Hi Miriam,

I am responding to the letter, “I have nowhere to go, no money and no hope”. I would suggest this lady look up her nearest Carers Association office (Family Carers Ireland: 1800-240724). They can offer great support, help and advice. She and the person she is caring for may be able to join them on outings and day trips etc. I would also suggest she contact her public health nurse and doctor as they can help her apply to the HSE for a care package. Depending on the needs of the person she is caring for, she might be able to get help for a few hours per week so she can take a break or she might be able to get respite care. Has she looked into the carers’ allowance?

Best wishes,

Breda

Hello Miriam,

I was a family carer for 21 years. This lady should contact the Family Carers’ centre in her own town. They offer support, counselling, run courses on caring/care of yourself, compassion, fatigue as well as yoga and monthly meeting with guest speakers.

She would also meet and share problems with other family carers in the group. They also have a nurse-led clinic. Family carers also go on a respite break once a year and meet carers from all over Ireland.

She would need to get her public health nurse on board too for home help or for her dependent relative to attend a day centre for a couple of days. Also to get respite for the dependent relative, this would give her a break too.

The problem is lack of info from HSE for family carers. They are not recognised at all in society for the work they do.

Anne

Dear Miriam,

Being a full-time carer is one of the hardest jobs possible; nearly always, the job is left to one person. She is also being made feel guilty if she wants some time out.

I would suggest she contacts a health nurse or doctor’s surgery so that respite can be arranged for a week or so, every so often. I wonder does the carer know that she is entitled to apply for carer’s allowance? She also needs some outside help for a few hours/days to give her some “me time”.

These are just a few pointers for this lady because she just has to change, as she is in an impossible situation that cannot be allowed to continue for her own health.

I wish her good health and happiness for the future.

Journal Reader

Hi Miriam,

Your article last week is right up there with one of the saddest I’ve encountered.

I can’t seem to conclude who exactly the dependent relative is. Is it her husband, one of her husband’s parents, or one of her own parents? If it’s her husband that has a long-term illness, then he has emotionally blackmailed her for a long time. This needs to stop, whether he’s the dependent relative or not.

Secondly, if it’s one of his parents, while you come across as a lovely lady full of goodness, you need to pass the responsibility over to your husband to come up with an alternative solution. Tell him that you will do your share, but you have a life to live too.

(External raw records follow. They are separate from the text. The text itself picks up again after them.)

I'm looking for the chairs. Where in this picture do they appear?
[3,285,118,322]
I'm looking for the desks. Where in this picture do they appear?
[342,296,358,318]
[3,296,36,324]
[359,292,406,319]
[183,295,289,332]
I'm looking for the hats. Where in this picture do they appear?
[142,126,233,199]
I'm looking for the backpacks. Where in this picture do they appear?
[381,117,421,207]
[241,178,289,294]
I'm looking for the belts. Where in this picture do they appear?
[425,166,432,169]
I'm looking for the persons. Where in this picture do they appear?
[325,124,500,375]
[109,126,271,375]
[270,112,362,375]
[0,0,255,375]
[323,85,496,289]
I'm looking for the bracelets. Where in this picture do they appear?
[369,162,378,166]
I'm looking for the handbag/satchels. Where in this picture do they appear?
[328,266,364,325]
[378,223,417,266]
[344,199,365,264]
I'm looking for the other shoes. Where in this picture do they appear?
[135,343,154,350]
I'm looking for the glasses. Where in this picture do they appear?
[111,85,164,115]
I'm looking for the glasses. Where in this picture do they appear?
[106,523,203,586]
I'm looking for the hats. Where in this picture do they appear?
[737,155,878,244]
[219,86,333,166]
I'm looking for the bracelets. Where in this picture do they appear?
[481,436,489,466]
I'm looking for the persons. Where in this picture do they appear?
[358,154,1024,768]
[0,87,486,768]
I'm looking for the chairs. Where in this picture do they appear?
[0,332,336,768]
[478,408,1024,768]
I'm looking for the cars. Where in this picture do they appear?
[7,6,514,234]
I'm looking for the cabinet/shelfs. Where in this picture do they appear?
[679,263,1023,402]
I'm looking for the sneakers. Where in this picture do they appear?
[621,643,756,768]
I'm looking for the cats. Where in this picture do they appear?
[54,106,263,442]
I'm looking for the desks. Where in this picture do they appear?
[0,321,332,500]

And thirdly if it’s a parent of your own, you need to get support from all around you. Get in touch with your local public health department, Citizens Information and even a solicitor to see what options there are.

What about your grown-up children? Where do they stand in all of this? Are they prepared to help out? Have you got siblings of your own and if so, while you might be next of kin etc, that doesn’t mean that you should do everything on your own.

Always giving to others can be to the detriment of yourself. This needs to change. You have only one life to live, start today. Put yourself first. Be brave. Get professional help. Make difficult decisions and stick to them.

My heart goes out to you. Hope this is of some benefit. I wish you well.

Regular reader

Dear Miriam,

I would encourage this lady to contact her local public health nurse. Maybe home help could be arranged, or day care available locally and transport provided? Carer’s allowance and respite grant may provide a little money to call her own. Respite might also be available.

I hope this lady will also ask her own children to assist in getting out, even to meet for a cup of coffee or mind the dependent relative when she might visit her hairdresser or visit a friend.